After a tough week for global markets, the UK’s benchmark index looks like concluding on a high, with its biggest rise since October 2011 at closing yesterday (27 August).

The FTSE100 was up 3.7 per cent, adding £60bn to the value of the UK’s leading 100 companies, ranking among the top 50 days since its inception in 1984.

Laith Khalaf, senior analyst at Hargreaves Lansdown, said this illustrated why it is a bad idea to sell out in a market rout.

“Black Monday was a truly dreadful day for stock investors, but it’s been followed by big bounce, with the Footsie now back where it ended last week. Markets tend to over-react to both good and bad news, so sharp falls are often followed by strong rallies.”

Yesterday saw equity indices across developed markets making gains, after better than expected second quarter US GDP growth figures, up at an annualised rate of 3.7 per cent in the three months to June 30, from an initial estimate of 2.3 per cent. In the US, the S&P 500 opened 1.3 per cent higher at 1,965 as a result.

The Chinese economy, at the heart of much market woe on ‘black Monday’, also looked brighter, with a rise in commodity prices and rallying stock markets.

Franklin Templeton’s Michael Hasenstab told FTAdviser sister title Investment Adviser that Beijing’s decision to devalue the yuan was “not a signal of massive depreciation to come” for either the renminbi or other Asian currencies, with recent panic being overdone.

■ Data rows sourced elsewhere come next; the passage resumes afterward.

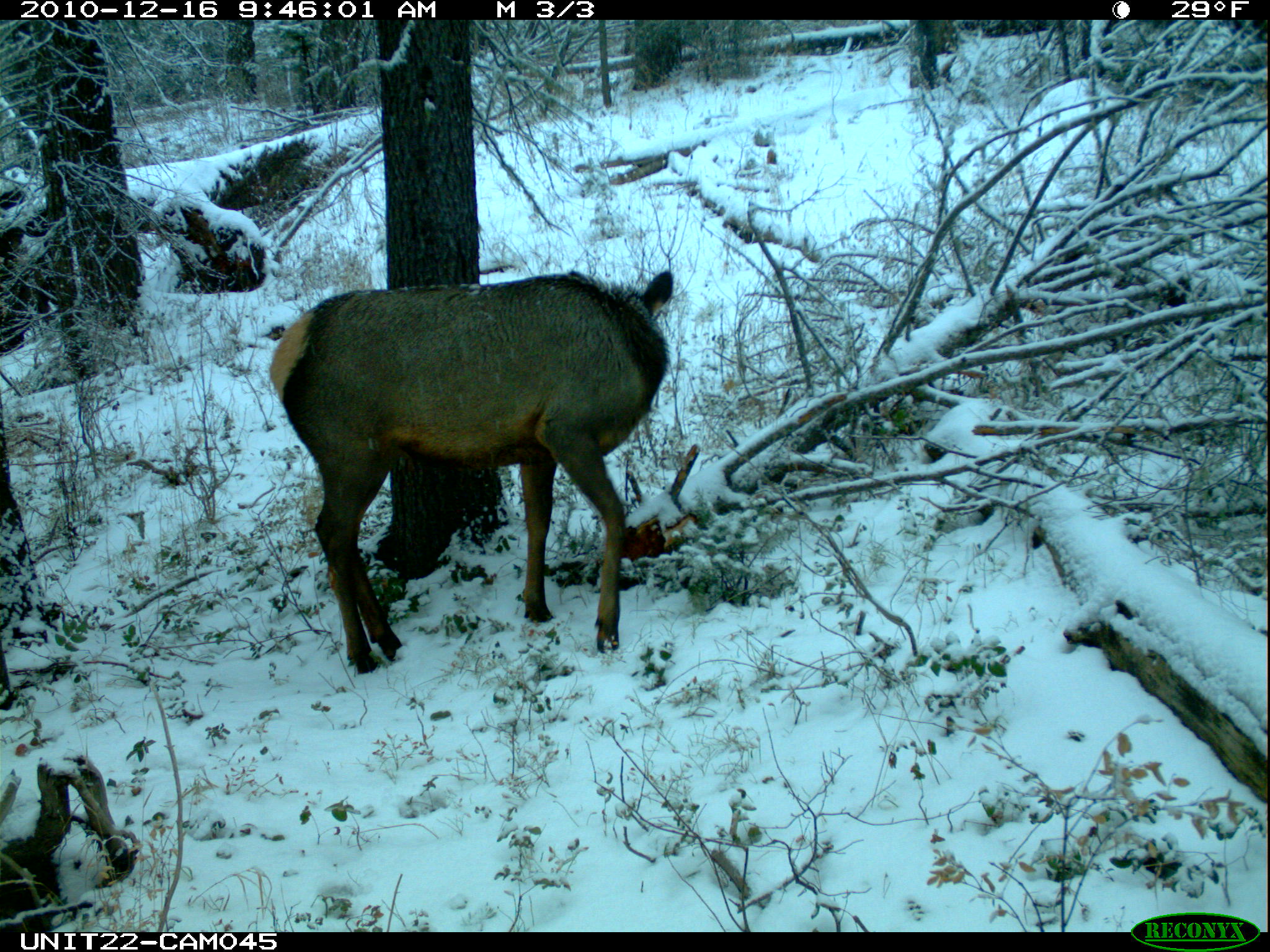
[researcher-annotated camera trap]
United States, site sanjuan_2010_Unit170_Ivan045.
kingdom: Animalia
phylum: Chordata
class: Mammalia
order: Artiodactyla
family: Cervidae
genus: Cervus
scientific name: Cervus elaphus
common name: red deer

Mr Khalaf commented that when markets are behaving erratically, investors should sit on their hands and stick their fingers in their ears too if they can.

He added that markets are now presenting some interesting income opportunities. “The UK stock market is now expected to yield 3.9 per cent over the next year, compared to 3.5 per cent in May, so if prices have further to fall, dividends at least provide a bit of a cushion for investors.”